The foreign aid profile in Sri Lanka has changed considerably in recent years. With Sri Lanka graduating to the middle income level, the government of Sri Lanka has broadened its options for foreign financing for public investment, in a mix of less to non-concessional financing together with the available concessional financing.
The 2005 to 2010 period saw a marked increase of total foreign financing commitments, from US$1,311 billion in 2006 to $3.261 billion in 2010, representing about a 150% increase. The total Foreign Finance Commitments declined in 2011compared to previous years, as the financing of some key lead projects was secured the previous years. It nevertheless reached $2.076 billion.
Commitments from China, Japan, ADB and the World Bank accounted for $1.757 billion, amounting to 84% of the total commitment in 2011. Sri Lanka also secured US$131 million of grants, a 6 % increase over the previous year, and provided largely (approximately 70%) by UN Agencies. In 2011, total foreign aid disbursement reached $1.901 billion.
While the largest traditional donors/lenders have historically been the ADB, World Bank and Japan, China has now emerged as the largest lender, with involvement primarily in the road sector. Concessional assistance from western bilateral partners in general has diminished whilst financing in the form of export credits has increased.
The World Bank Group will support government efforts to improve the investment climate, strengthen governance and reduce the inefficiencies of the public sector. The World Bank Group will deepen its assistance to the knowledge-based economy with investments in skills, research and innovation. In addition, support for the development of infrastructure projects needed for sustainable urban development and better linkages within Sri Lanka will be enhanced. The Bank Group also stands ready to support government efforts to promote environmental sustainability and climate change adaptation. The World Bank Group will continue to support improvements in living standards and social inclusion in order to ensure that the benefits of rapid growth and higher quality services are broadly shared.
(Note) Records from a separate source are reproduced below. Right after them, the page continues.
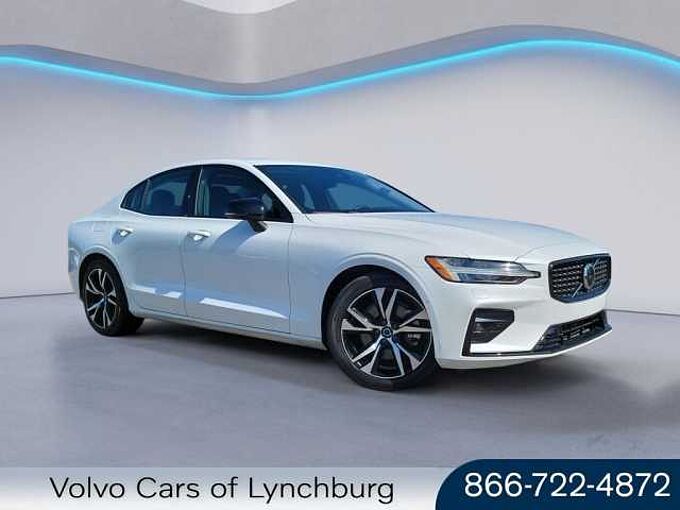 Volvo  S60 Plus, B5 AWD Gas (mild hybrid), Gasoline, Dark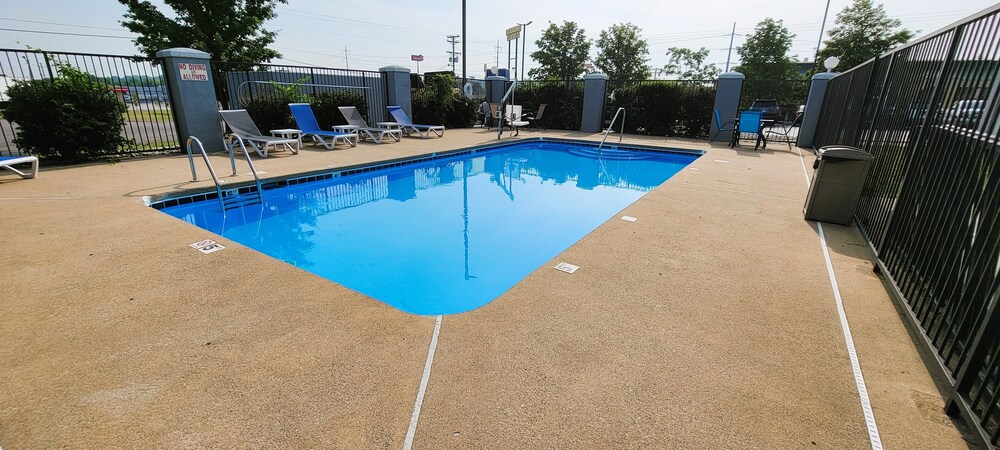 Baymont by Wyndham La Vergne 24/41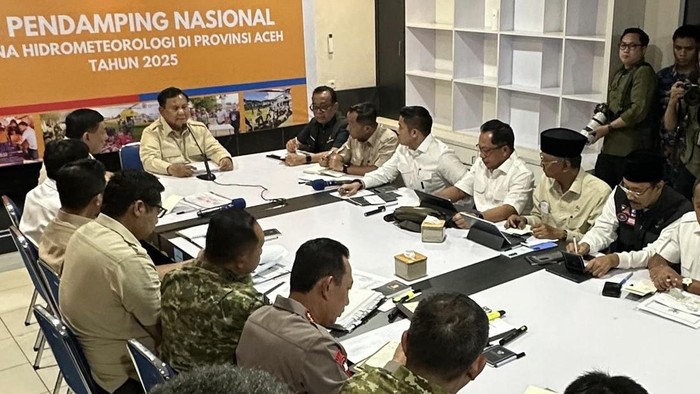 Prabowo Kerahkan Dokter Magang untuk Perkuat Layanan di Lokasi Bencana Sumatra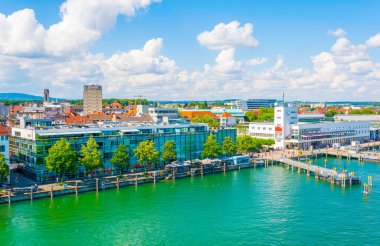 FRIEDICHSHAFEN, GERMANY, 24 Temmuz 2016: Alman kenti Friedrichshafen 'in bir marinasının panorama manzarası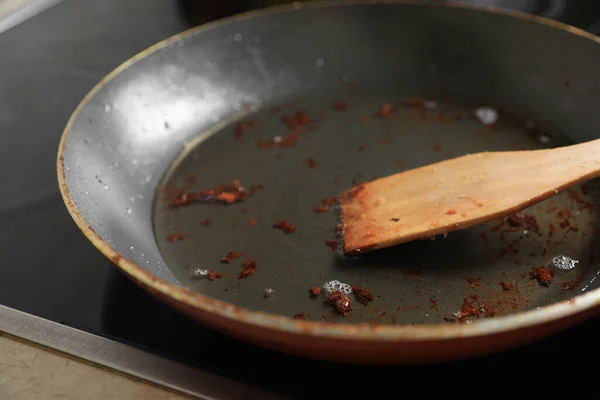 Spatulayla Kızartma Tavası Fırında Pişirme Yağı Yakın Çekim — Stok fotoğraf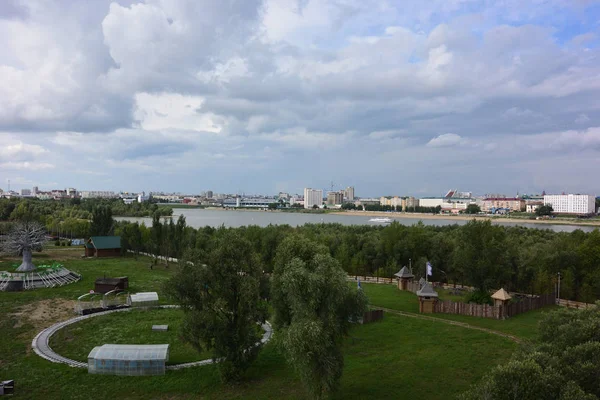Uitzicht Rivier Irtysj Verdeelt Stad Twee Delen Omsk Rusland — Stockfoto
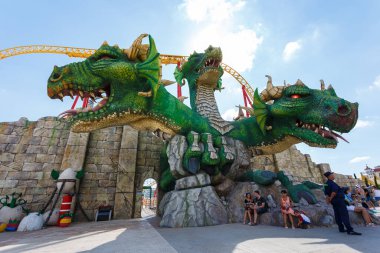 Sochi, Rusya - 20 Haziran 2020: Sochi Parkı. Çekicilik. Landscap. Altyapı parkı. - Rusya. Eğlence parkı ve aile tatili. Işıklar sokağı. Çeşme. Hız treni. Dönme dolap. Otel Bogatyr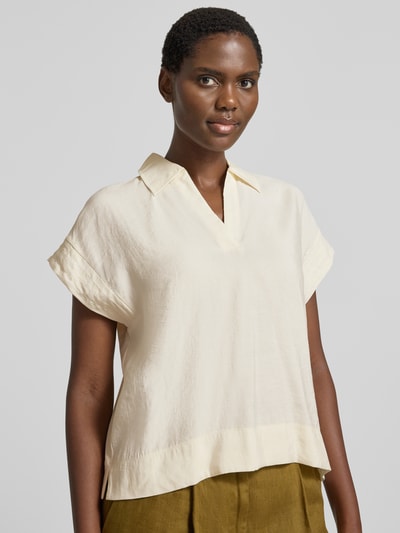 Vrouwenmodel draagt Regular fit blouse met korte mouwen uit modalmix model 'Sinula' van OPUS, crèmekleur, dames, nahaufnahme bovenlichaam.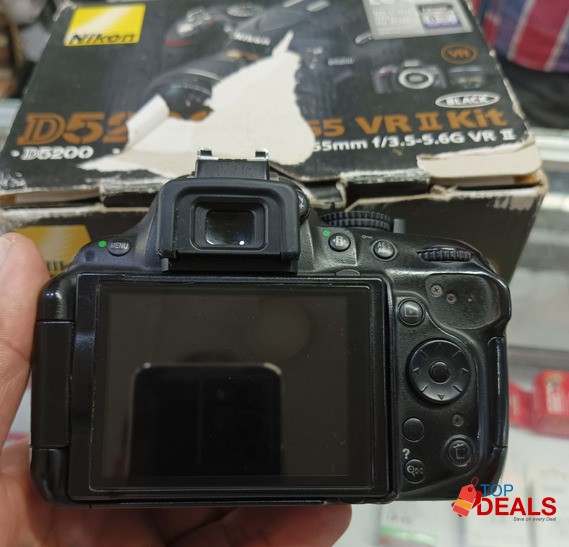 Nikon D5200 DSLR Camera (AF-S 18-55mm VR Lens) image 2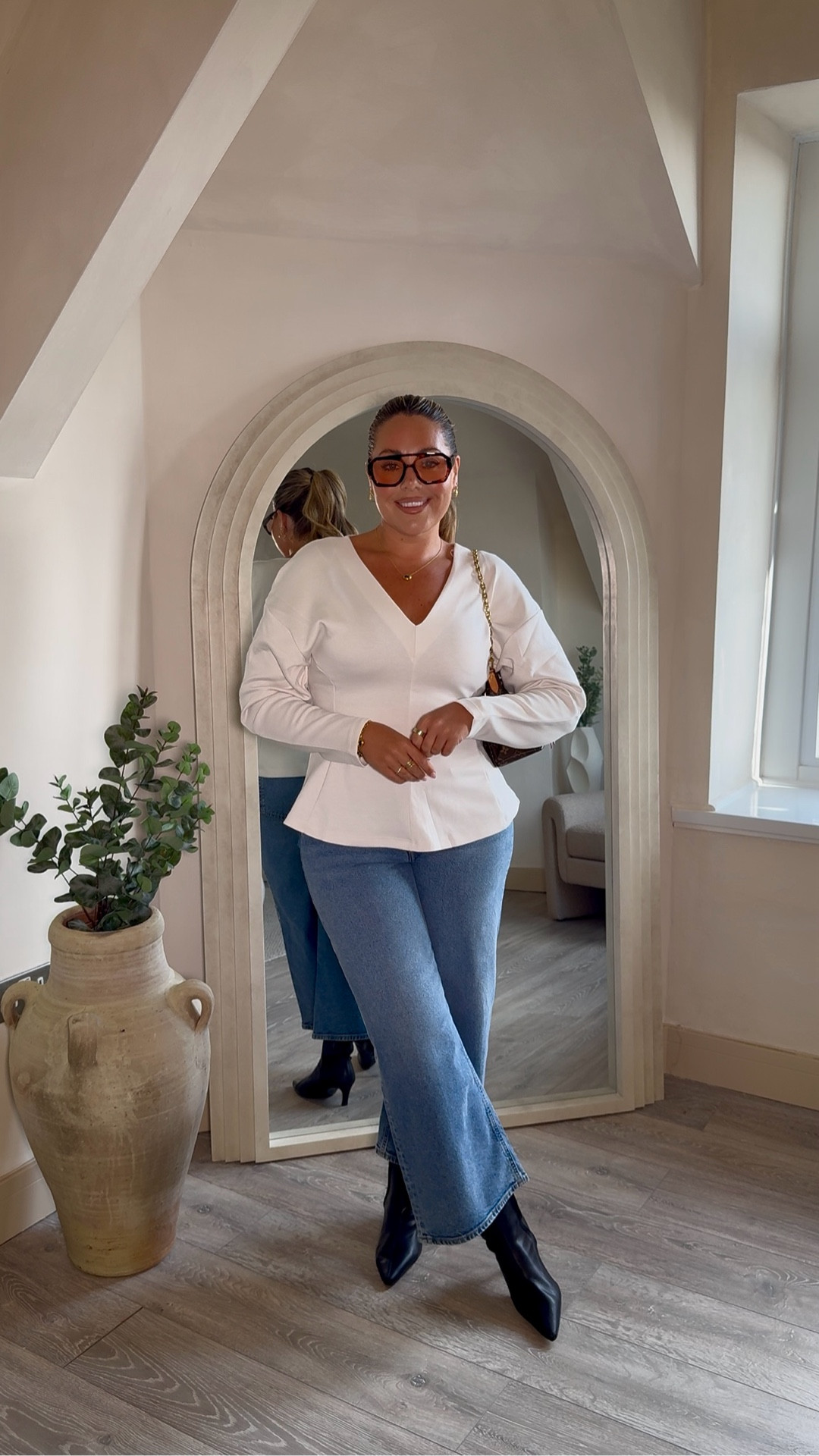 Jean & a nice top = a simple outfit 😍👏

I AM BACK & so are peplums 💃🏻💃🏻💃🏻  this outfit is so flattering, like look at my waist & my curvs! Simple, stunning & comfy 👏  I’m only dressing for my shape from now on & this is definitely my style. Hides a bloated belly too! 👌

Wearing size medium in top & 12 in jeans 👌

#LTKautumn #LTKdatenight #LTKuk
Sri Lanka is an IDA-IBRD blend country as of FY12. An indicative lending program for IDA and IBRD combined for the first two years of the CPS is $300 million in FY13 and $727 million in FY14. Sri Lanka’s eligibility for IDA will likely end with the IDA 16 cycle. The government is interested in IBRD lending of up to $500 million annually during FY15 and FY16, which would, however, depend on the macroeconomic environment in Sri Lanka, overall demand for IBRD resources from other clients, IBRD financial capacity and global economic developments.
42-year-old Sivakulendran, Jayaleela’s husband died in 1994 while he was fishing out at sea. Ever since, she has been raising and providing for their daughter single-handedly. In September 2009, Jayaleela and her daughter returned home to find their retail shop partially damaged in the war. With the Rs.30,000 loan she received from the Reawakening Project, Jayaleela has reopened her business. Already 615 individuals in Vadmarachchi East DS Division have obtained loans to establish viable income generating activities.
Ramachandran Umaranjani is among a group of 42 individuals from Chempiyanpattu South that is currently undergoing skills and capacity building training aimed at enhancing their income earning abilities. After receiving initial training, Umaranjani and a few other women from her village are now making various crafts using locally available palmyrah leaves.
A significant part of the World Bank’s assistance has also channeled toward building vital community and institutional infrastructures. This has enhanced the ability of service providers to respond to increasing service related demands of the resettled communities.
The World Bank’s financial assistance has empowered thousands of returnee families not only to establish themselves in their homes and villages in war-affected Northern districts, but more importantly, to lead independent, productive and dignified lives, once again.